- Assigned task
Nothing should differ. Repeat every record as written.

(Dataset entries)
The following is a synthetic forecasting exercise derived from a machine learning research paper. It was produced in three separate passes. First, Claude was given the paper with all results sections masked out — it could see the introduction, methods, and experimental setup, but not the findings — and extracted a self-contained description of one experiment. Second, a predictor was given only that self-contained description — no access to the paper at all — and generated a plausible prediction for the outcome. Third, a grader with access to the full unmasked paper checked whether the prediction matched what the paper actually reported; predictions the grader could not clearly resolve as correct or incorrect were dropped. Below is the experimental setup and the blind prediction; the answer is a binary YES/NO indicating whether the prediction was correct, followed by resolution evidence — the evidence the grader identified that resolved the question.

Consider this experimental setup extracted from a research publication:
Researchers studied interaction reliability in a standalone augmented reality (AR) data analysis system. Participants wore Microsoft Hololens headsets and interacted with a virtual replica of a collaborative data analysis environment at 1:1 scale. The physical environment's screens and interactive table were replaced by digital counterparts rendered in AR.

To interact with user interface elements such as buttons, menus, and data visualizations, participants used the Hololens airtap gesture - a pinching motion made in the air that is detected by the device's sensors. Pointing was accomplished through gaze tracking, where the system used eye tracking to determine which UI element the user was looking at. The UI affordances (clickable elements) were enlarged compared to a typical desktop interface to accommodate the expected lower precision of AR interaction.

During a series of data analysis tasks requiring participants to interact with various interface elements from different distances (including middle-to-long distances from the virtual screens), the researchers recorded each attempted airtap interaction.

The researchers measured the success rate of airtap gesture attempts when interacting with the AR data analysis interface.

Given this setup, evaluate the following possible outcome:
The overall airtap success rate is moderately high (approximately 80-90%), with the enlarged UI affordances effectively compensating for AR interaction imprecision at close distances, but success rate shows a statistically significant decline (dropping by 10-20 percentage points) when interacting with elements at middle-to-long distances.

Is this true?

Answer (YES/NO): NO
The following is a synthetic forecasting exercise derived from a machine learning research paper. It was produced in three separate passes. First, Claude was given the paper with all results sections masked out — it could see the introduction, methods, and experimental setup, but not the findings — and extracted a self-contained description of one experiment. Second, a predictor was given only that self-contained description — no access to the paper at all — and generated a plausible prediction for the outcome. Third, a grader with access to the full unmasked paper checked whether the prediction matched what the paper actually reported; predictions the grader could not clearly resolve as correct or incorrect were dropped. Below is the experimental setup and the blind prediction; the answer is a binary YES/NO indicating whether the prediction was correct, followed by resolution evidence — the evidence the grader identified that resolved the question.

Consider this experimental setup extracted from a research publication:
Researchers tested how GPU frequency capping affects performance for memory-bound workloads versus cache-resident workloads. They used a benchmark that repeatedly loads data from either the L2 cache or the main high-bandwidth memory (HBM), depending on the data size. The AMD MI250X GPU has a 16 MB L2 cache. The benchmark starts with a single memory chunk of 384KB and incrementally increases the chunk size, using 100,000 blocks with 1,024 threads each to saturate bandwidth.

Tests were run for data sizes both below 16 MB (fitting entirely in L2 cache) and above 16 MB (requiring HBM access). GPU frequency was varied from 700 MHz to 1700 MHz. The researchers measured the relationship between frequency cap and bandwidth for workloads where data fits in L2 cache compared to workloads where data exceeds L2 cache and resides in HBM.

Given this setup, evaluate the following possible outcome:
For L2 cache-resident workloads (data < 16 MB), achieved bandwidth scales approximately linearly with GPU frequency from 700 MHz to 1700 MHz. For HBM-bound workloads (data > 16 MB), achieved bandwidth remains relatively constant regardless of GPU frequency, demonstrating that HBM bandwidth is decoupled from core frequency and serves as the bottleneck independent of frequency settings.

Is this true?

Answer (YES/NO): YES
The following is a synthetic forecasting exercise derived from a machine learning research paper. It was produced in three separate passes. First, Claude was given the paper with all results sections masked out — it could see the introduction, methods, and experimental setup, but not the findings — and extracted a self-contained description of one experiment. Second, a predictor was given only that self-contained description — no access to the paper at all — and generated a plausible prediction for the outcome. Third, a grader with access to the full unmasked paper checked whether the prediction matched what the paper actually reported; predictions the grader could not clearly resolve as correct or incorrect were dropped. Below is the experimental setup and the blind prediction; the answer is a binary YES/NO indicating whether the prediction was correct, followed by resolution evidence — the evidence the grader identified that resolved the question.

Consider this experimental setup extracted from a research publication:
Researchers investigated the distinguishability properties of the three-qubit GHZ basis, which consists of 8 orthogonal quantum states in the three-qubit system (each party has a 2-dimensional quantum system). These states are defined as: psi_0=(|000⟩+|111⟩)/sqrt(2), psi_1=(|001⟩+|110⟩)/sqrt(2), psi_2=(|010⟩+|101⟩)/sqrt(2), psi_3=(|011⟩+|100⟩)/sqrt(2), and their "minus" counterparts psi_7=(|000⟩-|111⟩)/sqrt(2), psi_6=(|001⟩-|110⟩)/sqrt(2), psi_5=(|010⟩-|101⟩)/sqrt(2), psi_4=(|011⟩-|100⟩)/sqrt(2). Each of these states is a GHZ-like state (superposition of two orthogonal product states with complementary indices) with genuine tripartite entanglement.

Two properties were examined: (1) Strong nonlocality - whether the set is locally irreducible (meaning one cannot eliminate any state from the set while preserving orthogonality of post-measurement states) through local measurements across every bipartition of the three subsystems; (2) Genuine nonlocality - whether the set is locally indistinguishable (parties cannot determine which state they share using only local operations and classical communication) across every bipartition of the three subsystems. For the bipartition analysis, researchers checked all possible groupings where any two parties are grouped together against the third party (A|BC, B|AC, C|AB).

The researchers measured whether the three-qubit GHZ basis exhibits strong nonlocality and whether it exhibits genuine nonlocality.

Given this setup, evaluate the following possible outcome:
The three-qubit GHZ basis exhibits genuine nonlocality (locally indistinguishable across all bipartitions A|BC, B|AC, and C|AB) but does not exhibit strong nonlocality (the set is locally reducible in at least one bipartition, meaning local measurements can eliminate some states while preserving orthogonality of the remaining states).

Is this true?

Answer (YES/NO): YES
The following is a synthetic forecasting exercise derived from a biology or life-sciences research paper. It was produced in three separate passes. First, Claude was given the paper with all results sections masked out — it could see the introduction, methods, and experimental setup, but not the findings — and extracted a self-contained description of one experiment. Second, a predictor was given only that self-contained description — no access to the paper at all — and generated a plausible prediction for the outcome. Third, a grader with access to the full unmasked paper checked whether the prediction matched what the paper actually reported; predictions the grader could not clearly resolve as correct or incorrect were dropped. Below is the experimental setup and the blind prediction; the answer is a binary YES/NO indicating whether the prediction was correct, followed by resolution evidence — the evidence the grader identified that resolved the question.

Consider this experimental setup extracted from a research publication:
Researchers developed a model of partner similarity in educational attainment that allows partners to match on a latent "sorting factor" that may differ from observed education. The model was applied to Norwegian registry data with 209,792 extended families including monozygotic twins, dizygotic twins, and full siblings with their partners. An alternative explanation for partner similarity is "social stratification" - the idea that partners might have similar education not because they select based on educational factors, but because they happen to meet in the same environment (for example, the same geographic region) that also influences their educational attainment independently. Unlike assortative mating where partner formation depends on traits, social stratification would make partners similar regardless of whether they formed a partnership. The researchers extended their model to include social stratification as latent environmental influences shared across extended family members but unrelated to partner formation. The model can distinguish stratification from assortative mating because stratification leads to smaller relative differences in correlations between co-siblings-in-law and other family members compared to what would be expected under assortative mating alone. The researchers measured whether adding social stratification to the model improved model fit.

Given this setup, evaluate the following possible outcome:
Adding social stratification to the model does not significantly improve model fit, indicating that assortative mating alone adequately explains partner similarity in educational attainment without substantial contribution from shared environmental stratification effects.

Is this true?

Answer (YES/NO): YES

- Answer to this problem
The following is a synthetic forecasting exercise derived from a machine learning research paper. It was produced in three separate passes. First, Claude was given the paper with all results sections masked out — it could see the introduction, methods, and experimental setup, but not the findings — and extracted a self-contained description of one experiment. Second, a predictor was given only that self-contained description — no access to the paper at all — and generated a plausible prediction for the outcome. Third, a grader with access to the full unmasked paper checked whether the prediction matched what the paper actually reported; predictions the grader could not clearly resolve as correct or incorrect were dropped. Below is the experimental setup and the blind prediction; the answer is a binary YES/NO indicating whether the prediction was correct, followed by resolution evidence — the evidence the grader identified that resolved the question.

Consider this experimental setup extracted from a research publication:
Researchers studied interaction reliability in a standalone augmented reality (AR) data analysis system. Participants wore Microsoft Hololens headsets and interacted with a virtual replica of a collaborative data analysis environment at 1:1 scale. The physical environment's screens and interactive table were replaced by digital counterparts rendered in AR.

To interact with user interface elements such as buttons, menus, and data visualizations, participants used the Hololens airtap gesture - a pinching motion made in the air that is detected by the device's sensors. Pointing was accomplished through gaze tracking, where the system used eye tracking to determine which UI element the user was looking at. The UI affordances (clickable elements) were enlarged compared to a typical desktop interface to accommodate the expected lower precision of AR interaction.

During a series of data analysis tasks requiring participants to interact with various interface elements from different distances (including middle-to-long distances from the virtual screens), the researchers recorded each attempted airtap interaction.

The researchers measured the success rate of airtap gesture attempts when interacting with the AR data analysis interface.

Given this setup, evaluate the following possible outcome:
The overall airtap success rate is moderately high (approximately 80-90%), with the enlarged UI affordances effectively compensating for AR interaction imprecision at close distances, but success rate shows a statistically significant decline (dropping by 10-20 percentage points) when interacting with elements at middle-to-long distances.

Is this true?

Answer (YES/NO): NO
The following is a synthetic forecasting exercise derived from a machine learning research paper. It was produced in three separate passes. First, Claude was given the paper with all results sections masked out — it could see the introduction, methods, and experimental setup, but not the findings — and extracted a self-contained description of one experiment. Second, a predictor was given only that self-contained description — no access to the paper at all — and generated a plausible prediction for the outcome. Third, a grader with access to the full unmasked paper checked whether the prediction matched what the paper actually reported; predictions the grader could not clearly resolve as correct or incorrect were dropped. Below is the experimental setup and the blind prediction; the answer is a binary YES/NO indicating whether the prediction was correct, followed by resolution evidence — the evidence the grader identified that resolved the question.

Consider this experimental setup extracted from a research publication:
Researchers tested how GPU frequency capping affects performance for memory-bound workloads versus cache-resident workloads. They used a benchmark that repeatedly loads data from either the L2 cache or the main high-bandwidth memory (HBM), depending on the data size. The AMD MI250X GPU has a 16 MB L2 cache. The benchmark starts with a single memory chunk of 384KB and incrementally increases the chunk size, using 100,000 blocks with 1,024 threads each to saturate bandwidth.

Tests were run for data sizes both below 16 MB (fitting entirely in L2 cache) and above 16 MB (requiring HBM access). GPU frequency was varied from 700 MHz to 1700 MHz. The researchers measured the relationship between frequency cap and bandwidth for workloads where data fits in L2 cache compared to workloads where data exceeds L2 cache and resides in HBM.

Given this setup, evaluate the following possible outcome:
For L2 cache-resident workloads (data < 16 MB), achieved bandwidth scales approximately linearly with GPU frequency from 700 MHz to 1700 MHz. For HBM-bound workloads (data > 16 MB), achieved bandwidth remains relatively constant regardless of GPU frequency, demonstrating that HBM bandwidth is decoupled from core frequency and serves as the bottleneck independent of frequency settings.

Is this true?

Answer (YES/NO): YES
The following is a synthetic forecasting exercise derived from a machine learning research paper. It was produced in three separate passes. First, Claude was given the paper with all results sections masked out — it could see the introduction, methods, and experimental setup, but not the findings — and extracted a self-contained description of one experiment. Second, a predictor was given only that self-contained description — no access to the paper at all — and generated a plausible prediction for the outcome. Third, a grader with access to the full unmasked paper checked whether the prediction matched what the paper actually reported; predictions the grader could not clearly resolve as correct or incorrect were dropped. Below is the experimental setup and the blind prediction; the answer is a binary YES/NO indicating whether the prediction was correct, followed by resolution evidence — the evidence the grader identified that resolved the question.

Consider this experimental setup extracted from a research publication:
Researchers investigated the distinguishability properties of the three-qubit GHZ basis, which consists of 8 orthogonal quantum states in the three-qubit system (each party has a 2-dimensional quantum system). These states are defined as: psi_0=(|000⟩+|111⟩)/sqrt(2), psi_1=(|001⟩+|110⟩)/sqrt(2), psi_2=(|010⟩+|101⟩)/sqrt(2), psi_3=(|011⟩+|100⟩)/sqrt(2), and their "minus" counterparts psi_7=(|000⟩-|111⟩)/sqrt(2), psi_6=(|001⟩-|110⟩)/sqrt(2), psi_5=(|010⟩-|101⟩)/sqrt(2), psi_4=(|011⟩-|100⟩)/sqrt(2). Each of these states is a GHZ-like state (superposition of two orthogonal product states with complementary indices) with genuine tripartite entanglement.

Two properties were examined: (1) Strong nonlocality - whether the set is locally irreducible (meaning one cannot eliminate any state from the set while preserving orthogonality of post-measurement states) through local measurements across every bipartition of the three subsystems; (2) Genuine nonlocality - whether the set is locally indistinguishable (parties cannot determine which state they share using only local operations and classical communication) across every bipartition of the three subsystems. For the bipartition analysis, researchers checked all possible groupings where any two parties are grouped together against the third party (A|BC, B|AC, C|AB).

The researchers measured whether the three-qubit GHZ basis exhibits strong nonlocality and whether it exhibits genuine nonlocality.

Given this setup, evaluate the following possible outcome:
The three-qubit GHZ basis exhibits genuine nonlocality (locally indistinguishable across all bipartitions A|BC, B|AC, and C|AB) but does not exhibit strong nonlocality (the set is locally reducible in at least one bipartition, meaning local measurements can eliminate some states while preserving orthogonality of the remaining states).

Is this true?

Answer (YES/NO): YES
The following is a synthetic forecasting exercise derived from a biology or life-sciences research paper. It was produced in three separate passes. First, Claude was given the paper with all results sections masked out — it could see the introduction, methods, and experimental setup, but not the findings — and extracted a self-contained description of one experiment. Second, a predictor was given only that self-contained description — no access to the paper at all — and generated a plausible prediction for the outcome. Third, a grader with access to the full unmasked paper checked whether the prediction matched what the paper actually reported; predictions the grader could not clearly resolve as correct or incorrect were dropped. Below is the experimental setup and the blind prediction; the answer is a binary YES/NO indicating whether the prediction was correct, followed by resolution evidence — the evidence the grader identified that resolved the question.

Consider this experimental setup extracted from a research publication:
Researchers developed a model of partner similarity in educational attainment that allows partners to match on a latent "sorting factor" that may differ from observed education. The model was applied to Norwegian registry data with 209,792 extended families including monozygotic twins, dizygotic twins, and full siblings with their partners. An alternative explanation for partner similarity is "social stratification" - the idea that partners might have similar education not because they select based on educational factors, but because they happen to meet in the same environment (for example, the same geographic region) that also influences their educational attainment independently. Unlike assortative mating where partner formation depends on traits, social stratification would make partners similar regardless of whether they formed a partnership. The researchers extended their model to include social stratification as latent environmental influences shared across extended family members but unrelated to partner formation. The model can distinguish stratification from assortative mating because stratification leads to smaller relative differences in correlations between co-siblings-in-law and other family members compared to what would be expected under assortative mating alone. The researchers measured whether adding social stratification to the model improved model fit.

Given this setup, evaluate the following possible outcome:
Adding social stratification to the model does not significantly improve model fit, indicating that assortative mating alone adequately explains partner similarity in educational attainment without substantial contribution from shared environmental stratification effects.

Is this true?

Answer (YES/NO): YES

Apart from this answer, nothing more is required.